[Saved data entries]
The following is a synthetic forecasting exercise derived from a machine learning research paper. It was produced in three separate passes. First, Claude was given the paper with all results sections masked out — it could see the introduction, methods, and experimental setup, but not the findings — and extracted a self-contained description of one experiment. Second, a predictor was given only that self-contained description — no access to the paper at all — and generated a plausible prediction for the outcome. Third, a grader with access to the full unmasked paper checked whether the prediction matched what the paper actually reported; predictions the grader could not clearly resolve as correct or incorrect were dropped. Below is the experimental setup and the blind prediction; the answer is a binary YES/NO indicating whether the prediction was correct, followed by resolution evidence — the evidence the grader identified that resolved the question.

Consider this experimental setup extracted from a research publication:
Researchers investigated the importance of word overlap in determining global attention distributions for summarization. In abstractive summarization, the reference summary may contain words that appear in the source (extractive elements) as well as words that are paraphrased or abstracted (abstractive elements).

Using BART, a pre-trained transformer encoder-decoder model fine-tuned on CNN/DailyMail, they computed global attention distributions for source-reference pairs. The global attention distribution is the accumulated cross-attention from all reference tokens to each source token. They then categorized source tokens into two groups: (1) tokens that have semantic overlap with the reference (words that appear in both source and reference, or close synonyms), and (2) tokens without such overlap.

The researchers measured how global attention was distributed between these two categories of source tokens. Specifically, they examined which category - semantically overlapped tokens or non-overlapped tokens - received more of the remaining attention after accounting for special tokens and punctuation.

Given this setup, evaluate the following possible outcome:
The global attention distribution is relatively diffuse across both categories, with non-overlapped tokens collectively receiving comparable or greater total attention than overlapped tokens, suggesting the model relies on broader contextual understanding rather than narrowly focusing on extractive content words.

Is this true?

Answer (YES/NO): NO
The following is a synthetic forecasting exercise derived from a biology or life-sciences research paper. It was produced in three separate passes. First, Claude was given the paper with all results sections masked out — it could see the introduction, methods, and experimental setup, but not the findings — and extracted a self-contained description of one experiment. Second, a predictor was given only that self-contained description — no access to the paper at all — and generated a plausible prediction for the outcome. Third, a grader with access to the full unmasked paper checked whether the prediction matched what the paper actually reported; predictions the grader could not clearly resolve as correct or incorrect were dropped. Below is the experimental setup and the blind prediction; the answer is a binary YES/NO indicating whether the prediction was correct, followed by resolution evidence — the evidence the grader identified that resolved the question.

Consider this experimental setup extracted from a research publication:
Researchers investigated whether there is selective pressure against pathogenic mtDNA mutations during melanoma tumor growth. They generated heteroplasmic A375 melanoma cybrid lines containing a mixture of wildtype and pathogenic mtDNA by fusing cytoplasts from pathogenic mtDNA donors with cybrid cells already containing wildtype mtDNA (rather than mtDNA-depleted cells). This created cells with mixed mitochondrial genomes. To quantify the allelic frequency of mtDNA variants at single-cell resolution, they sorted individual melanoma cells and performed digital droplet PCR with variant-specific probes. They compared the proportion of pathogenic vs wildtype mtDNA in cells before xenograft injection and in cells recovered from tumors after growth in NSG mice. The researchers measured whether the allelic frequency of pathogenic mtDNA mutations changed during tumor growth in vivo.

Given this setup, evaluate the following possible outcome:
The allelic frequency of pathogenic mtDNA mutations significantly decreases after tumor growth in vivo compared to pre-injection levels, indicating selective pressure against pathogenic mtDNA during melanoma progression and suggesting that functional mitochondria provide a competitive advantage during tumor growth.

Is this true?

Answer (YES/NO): YES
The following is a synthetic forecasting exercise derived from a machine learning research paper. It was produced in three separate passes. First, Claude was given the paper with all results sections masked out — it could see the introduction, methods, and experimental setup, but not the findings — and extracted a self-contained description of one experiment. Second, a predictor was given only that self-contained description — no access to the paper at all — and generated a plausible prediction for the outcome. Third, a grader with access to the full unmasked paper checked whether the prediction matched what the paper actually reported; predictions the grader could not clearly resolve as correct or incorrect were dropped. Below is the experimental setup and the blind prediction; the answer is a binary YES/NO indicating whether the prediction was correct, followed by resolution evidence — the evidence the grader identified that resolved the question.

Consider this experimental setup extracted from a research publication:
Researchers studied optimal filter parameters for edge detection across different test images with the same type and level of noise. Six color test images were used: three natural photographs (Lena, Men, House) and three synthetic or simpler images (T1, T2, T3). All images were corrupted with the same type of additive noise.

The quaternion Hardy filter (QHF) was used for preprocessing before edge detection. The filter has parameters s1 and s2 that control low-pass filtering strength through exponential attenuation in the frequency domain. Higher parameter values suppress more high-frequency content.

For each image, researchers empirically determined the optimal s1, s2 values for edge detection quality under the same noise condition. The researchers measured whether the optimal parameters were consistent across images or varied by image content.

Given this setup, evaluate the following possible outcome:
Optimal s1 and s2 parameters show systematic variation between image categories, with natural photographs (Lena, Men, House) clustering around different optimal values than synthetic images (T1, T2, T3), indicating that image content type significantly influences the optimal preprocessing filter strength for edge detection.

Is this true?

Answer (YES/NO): NO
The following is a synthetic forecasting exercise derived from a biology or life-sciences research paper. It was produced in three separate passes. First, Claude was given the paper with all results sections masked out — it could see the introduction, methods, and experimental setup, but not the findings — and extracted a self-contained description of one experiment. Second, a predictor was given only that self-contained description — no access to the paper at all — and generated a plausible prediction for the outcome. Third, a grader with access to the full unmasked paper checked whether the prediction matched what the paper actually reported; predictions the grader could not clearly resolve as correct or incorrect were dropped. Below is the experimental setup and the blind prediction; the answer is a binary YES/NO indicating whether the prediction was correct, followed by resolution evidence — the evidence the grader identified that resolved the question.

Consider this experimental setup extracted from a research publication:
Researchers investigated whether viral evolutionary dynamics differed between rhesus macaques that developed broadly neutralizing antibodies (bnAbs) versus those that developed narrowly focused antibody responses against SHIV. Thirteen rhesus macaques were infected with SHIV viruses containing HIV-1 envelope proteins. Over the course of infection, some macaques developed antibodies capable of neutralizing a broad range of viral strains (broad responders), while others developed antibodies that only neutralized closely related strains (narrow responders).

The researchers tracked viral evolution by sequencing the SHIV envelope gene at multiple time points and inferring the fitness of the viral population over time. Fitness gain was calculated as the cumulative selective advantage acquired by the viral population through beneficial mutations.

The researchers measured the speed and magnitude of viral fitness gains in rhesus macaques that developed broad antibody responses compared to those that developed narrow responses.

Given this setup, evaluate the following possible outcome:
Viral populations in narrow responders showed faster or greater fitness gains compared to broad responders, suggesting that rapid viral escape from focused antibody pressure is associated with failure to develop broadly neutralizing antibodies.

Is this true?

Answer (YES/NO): NO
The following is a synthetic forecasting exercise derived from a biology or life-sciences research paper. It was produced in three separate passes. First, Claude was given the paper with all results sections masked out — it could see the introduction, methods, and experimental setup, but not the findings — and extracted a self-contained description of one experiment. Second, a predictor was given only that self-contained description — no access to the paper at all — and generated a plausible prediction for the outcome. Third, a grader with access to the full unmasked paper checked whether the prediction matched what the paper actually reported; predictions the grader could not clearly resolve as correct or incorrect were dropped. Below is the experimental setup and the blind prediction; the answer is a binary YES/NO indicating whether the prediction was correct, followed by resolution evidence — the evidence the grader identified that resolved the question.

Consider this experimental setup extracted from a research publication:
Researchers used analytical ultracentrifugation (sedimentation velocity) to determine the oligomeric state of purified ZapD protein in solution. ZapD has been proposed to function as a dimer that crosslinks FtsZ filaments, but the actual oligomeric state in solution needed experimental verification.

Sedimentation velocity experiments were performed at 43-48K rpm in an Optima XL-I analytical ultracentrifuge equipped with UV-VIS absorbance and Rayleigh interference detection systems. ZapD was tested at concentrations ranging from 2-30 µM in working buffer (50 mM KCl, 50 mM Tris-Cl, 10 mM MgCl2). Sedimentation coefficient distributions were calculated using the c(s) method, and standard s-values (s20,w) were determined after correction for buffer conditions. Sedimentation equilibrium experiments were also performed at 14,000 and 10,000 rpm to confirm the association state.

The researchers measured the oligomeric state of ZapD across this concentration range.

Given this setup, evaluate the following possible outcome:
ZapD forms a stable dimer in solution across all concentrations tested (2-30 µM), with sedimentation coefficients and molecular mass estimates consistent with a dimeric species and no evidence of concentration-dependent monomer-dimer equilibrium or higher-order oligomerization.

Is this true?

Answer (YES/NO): YES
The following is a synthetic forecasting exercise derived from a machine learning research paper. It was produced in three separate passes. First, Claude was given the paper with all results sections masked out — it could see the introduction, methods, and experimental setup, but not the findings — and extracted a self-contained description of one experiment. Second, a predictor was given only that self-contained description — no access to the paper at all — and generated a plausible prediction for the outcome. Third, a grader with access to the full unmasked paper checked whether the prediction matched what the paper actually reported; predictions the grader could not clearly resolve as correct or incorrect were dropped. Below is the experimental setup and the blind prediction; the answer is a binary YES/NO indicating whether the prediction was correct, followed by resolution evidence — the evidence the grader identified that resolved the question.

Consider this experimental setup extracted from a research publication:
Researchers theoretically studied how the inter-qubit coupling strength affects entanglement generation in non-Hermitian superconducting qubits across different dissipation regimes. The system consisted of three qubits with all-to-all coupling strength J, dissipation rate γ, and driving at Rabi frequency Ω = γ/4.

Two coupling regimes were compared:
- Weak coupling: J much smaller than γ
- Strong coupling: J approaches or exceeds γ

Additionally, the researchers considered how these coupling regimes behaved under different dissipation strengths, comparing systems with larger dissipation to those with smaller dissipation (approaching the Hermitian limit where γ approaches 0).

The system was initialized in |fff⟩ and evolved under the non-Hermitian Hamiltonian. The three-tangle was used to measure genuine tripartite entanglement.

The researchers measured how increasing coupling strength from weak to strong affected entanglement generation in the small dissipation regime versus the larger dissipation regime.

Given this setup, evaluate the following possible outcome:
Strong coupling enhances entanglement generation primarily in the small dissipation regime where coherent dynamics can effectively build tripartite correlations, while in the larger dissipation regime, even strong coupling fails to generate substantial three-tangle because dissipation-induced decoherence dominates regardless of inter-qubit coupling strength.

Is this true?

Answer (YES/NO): YES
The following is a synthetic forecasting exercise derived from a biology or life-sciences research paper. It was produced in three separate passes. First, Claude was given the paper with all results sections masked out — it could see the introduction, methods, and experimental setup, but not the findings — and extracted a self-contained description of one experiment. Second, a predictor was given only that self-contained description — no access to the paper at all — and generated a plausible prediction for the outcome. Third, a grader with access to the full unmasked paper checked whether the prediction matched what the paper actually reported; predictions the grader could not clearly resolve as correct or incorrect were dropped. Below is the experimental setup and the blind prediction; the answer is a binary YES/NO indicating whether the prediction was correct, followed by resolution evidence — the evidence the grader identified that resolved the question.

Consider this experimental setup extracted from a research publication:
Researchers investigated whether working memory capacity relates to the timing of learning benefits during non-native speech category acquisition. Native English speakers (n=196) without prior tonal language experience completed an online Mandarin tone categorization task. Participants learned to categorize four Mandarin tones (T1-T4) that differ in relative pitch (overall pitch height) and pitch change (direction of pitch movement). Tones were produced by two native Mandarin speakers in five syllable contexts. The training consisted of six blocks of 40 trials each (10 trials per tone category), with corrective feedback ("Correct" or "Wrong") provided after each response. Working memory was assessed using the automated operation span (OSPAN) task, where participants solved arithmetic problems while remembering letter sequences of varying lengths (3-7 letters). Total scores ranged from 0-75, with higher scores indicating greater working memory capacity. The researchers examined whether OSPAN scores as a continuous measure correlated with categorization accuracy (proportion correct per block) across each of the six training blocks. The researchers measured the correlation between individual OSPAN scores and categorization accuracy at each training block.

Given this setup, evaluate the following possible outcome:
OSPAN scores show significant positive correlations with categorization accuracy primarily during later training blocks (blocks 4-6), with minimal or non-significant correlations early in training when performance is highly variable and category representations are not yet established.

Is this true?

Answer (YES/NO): YES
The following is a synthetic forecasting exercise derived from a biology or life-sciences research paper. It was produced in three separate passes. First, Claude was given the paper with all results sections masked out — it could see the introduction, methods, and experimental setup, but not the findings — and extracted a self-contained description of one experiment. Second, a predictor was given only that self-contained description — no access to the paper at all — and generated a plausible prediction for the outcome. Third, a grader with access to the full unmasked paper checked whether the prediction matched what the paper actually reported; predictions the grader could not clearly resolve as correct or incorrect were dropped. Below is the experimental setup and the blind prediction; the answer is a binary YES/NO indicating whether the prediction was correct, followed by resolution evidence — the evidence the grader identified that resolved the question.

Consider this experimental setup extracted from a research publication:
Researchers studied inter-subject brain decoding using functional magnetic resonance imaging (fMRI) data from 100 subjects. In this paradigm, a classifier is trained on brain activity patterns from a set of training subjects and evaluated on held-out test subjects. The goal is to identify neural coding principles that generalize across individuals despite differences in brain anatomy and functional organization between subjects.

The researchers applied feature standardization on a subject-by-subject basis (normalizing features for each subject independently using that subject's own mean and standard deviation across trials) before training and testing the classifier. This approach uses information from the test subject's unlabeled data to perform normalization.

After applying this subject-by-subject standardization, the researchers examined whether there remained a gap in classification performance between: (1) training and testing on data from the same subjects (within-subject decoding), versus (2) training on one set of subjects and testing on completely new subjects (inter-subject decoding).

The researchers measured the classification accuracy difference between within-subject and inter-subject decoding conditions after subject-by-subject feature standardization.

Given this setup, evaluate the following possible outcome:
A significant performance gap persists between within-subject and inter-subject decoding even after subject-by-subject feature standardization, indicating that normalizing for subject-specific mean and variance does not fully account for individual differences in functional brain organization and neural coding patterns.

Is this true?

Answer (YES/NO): YES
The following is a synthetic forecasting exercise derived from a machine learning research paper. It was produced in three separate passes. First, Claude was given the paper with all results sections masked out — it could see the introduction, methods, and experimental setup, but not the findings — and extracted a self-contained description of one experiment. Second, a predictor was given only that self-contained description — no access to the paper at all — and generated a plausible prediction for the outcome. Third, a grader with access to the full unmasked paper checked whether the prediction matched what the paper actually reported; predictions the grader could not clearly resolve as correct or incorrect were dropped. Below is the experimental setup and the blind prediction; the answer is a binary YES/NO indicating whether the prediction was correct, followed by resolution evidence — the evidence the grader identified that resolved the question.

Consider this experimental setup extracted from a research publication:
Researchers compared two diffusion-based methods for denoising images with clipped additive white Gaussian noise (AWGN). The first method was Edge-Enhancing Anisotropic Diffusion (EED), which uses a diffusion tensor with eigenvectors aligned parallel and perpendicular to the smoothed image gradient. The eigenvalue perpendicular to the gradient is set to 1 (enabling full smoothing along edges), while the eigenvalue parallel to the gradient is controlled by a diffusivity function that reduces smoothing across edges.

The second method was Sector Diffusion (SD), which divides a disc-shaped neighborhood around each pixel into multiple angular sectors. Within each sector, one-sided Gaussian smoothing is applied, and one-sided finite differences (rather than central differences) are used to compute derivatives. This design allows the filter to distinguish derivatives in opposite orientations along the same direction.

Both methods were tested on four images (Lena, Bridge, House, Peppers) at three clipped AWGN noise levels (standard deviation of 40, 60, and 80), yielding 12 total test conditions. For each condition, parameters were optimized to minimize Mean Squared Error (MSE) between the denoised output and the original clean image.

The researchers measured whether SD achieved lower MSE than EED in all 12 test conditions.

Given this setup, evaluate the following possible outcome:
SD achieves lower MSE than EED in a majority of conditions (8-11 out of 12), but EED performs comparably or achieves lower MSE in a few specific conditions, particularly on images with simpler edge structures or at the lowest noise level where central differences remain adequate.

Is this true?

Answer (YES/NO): YES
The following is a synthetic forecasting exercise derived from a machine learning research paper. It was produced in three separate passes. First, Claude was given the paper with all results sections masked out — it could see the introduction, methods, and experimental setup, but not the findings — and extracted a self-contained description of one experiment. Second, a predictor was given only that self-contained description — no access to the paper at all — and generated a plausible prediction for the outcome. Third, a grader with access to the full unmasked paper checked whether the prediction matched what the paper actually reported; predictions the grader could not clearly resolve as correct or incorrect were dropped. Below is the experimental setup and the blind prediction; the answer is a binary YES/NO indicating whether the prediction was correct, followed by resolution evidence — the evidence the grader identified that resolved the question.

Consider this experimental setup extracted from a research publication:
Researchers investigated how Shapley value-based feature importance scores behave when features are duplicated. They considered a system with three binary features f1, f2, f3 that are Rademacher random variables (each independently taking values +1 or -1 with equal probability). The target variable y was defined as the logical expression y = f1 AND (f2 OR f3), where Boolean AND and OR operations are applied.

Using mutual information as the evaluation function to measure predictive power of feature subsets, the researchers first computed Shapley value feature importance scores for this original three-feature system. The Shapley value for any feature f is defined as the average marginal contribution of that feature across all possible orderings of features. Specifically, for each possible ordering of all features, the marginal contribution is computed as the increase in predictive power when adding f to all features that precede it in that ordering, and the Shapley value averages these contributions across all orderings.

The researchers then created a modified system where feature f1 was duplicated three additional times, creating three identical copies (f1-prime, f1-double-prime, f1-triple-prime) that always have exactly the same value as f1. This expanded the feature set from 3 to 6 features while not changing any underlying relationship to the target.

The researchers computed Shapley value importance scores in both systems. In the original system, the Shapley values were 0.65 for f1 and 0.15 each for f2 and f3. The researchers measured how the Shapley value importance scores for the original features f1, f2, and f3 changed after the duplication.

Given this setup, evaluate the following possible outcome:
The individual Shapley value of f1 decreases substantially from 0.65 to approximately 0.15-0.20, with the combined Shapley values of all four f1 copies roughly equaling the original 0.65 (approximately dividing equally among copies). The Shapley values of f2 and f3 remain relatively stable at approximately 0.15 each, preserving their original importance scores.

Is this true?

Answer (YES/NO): NO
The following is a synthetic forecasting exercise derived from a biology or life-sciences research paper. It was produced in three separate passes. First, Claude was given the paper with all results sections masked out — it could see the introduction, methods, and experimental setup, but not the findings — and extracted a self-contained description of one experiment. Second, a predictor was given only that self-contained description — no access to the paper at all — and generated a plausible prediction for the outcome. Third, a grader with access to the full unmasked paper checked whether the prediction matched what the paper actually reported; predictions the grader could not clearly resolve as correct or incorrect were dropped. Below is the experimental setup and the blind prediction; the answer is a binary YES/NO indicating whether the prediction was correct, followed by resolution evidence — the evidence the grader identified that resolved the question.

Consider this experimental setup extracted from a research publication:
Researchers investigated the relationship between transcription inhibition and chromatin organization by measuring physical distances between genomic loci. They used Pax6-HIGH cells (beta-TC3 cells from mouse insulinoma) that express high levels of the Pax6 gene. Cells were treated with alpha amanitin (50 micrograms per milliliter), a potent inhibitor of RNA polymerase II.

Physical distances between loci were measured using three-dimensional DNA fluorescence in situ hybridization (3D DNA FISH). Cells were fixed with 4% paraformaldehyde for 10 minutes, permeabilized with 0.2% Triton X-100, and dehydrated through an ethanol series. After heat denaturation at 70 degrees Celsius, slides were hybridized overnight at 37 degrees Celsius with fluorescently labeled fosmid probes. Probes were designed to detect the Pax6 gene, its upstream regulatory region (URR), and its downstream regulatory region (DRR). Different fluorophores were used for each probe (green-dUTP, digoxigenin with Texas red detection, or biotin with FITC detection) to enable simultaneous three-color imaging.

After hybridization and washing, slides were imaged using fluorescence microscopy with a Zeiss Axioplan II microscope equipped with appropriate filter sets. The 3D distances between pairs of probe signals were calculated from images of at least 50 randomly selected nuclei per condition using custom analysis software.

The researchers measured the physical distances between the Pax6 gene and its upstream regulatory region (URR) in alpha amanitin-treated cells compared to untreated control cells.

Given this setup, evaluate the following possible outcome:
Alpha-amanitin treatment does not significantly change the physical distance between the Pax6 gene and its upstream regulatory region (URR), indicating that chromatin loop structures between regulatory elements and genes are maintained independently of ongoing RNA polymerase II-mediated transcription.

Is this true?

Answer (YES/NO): YES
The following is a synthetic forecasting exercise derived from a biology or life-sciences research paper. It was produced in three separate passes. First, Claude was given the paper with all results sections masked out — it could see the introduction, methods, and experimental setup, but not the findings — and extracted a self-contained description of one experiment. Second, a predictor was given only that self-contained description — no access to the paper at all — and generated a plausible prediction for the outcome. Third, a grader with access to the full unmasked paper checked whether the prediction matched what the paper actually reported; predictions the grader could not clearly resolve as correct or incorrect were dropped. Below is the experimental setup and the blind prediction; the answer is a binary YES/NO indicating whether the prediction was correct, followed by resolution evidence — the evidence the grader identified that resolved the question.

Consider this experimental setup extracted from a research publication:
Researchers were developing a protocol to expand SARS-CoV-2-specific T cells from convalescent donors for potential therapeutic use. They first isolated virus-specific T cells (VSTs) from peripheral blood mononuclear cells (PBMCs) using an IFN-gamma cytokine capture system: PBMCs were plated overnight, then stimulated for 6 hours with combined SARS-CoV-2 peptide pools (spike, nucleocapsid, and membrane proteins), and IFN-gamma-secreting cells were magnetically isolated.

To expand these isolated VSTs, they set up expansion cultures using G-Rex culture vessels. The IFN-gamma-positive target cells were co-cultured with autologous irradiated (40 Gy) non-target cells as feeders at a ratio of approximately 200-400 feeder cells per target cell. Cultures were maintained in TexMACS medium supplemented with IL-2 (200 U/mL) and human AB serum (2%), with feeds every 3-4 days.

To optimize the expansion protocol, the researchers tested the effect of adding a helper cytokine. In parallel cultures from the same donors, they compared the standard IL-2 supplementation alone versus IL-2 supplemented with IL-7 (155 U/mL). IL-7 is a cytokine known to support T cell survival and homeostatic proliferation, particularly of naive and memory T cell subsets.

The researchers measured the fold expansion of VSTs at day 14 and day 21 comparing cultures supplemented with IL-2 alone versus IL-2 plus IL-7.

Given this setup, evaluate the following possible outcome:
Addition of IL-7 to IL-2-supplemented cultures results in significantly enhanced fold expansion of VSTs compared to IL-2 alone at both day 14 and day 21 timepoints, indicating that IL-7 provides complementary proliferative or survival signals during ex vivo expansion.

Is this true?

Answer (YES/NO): NO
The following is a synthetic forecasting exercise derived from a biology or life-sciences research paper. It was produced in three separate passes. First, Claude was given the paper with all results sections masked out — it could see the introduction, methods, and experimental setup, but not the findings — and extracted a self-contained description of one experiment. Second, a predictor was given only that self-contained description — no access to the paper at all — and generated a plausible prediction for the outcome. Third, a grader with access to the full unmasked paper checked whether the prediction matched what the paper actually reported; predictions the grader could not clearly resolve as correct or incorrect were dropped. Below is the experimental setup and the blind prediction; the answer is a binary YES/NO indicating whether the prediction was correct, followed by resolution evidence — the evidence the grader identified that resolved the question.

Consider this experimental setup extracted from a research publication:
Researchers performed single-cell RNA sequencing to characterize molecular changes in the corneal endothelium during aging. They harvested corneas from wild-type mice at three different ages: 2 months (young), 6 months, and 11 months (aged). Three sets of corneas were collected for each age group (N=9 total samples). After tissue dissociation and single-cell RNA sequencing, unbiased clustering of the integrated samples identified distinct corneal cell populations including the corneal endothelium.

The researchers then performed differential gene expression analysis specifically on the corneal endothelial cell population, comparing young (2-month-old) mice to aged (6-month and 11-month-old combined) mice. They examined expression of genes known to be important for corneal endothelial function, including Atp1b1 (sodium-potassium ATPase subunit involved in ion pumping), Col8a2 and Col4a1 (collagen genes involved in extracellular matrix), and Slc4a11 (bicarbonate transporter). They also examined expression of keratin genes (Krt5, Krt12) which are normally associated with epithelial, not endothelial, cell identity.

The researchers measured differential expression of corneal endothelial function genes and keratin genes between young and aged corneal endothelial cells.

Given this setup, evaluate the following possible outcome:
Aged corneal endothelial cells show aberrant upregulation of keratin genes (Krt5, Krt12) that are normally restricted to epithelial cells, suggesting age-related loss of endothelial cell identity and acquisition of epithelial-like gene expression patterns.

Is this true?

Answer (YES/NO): YES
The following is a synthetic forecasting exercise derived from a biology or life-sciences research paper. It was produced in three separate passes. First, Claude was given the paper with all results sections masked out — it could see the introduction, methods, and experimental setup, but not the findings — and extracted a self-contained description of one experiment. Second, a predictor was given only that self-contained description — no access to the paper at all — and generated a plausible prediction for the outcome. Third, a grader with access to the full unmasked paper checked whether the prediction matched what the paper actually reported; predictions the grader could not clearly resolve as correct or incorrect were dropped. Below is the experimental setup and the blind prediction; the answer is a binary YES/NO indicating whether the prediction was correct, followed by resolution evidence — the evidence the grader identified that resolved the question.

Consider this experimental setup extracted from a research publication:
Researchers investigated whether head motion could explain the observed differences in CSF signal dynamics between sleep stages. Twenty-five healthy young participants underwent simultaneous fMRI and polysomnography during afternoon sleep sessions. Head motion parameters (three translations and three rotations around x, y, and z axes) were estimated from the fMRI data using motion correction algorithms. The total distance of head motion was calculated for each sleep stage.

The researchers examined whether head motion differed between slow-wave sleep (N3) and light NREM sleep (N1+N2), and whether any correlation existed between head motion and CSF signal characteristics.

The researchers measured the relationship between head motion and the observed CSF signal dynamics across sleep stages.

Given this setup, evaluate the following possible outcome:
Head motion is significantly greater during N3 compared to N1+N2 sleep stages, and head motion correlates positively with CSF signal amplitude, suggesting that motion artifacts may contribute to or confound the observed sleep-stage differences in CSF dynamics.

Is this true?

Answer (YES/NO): NO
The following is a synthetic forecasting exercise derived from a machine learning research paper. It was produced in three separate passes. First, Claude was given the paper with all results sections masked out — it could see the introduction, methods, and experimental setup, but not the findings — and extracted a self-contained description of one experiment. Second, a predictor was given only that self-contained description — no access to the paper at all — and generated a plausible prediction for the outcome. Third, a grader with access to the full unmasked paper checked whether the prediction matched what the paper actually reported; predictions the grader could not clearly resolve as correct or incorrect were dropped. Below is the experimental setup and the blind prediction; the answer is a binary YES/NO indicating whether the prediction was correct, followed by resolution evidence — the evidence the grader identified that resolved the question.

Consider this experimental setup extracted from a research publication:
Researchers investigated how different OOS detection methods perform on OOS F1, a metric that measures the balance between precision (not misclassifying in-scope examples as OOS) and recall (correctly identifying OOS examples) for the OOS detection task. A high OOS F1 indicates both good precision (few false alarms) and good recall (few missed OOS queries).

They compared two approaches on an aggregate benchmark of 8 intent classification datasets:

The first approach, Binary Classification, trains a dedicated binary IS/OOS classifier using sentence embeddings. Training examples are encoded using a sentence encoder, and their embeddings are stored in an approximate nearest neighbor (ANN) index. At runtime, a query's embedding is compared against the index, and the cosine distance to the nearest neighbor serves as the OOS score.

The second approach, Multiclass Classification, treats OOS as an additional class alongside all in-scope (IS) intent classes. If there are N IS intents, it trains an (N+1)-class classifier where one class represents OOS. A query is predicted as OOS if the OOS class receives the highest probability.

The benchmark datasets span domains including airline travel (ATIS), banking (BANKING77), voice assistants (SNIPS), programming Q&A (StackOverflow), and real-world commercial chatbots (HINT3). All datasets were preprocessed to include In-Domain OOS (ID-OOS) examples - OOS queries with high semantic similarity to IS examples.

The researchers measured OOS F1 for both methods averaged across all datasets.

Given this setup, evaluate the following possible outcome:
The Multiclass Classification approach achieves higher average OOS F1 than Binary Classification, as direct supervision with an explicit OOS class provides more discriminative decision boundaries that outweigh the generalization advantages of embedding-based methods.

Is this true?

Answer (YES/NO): NO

### WHAT TO DO:
Go through the entries and count the lines where the word "approaches" appears; give only the count.

### RESPONSE BOX:
3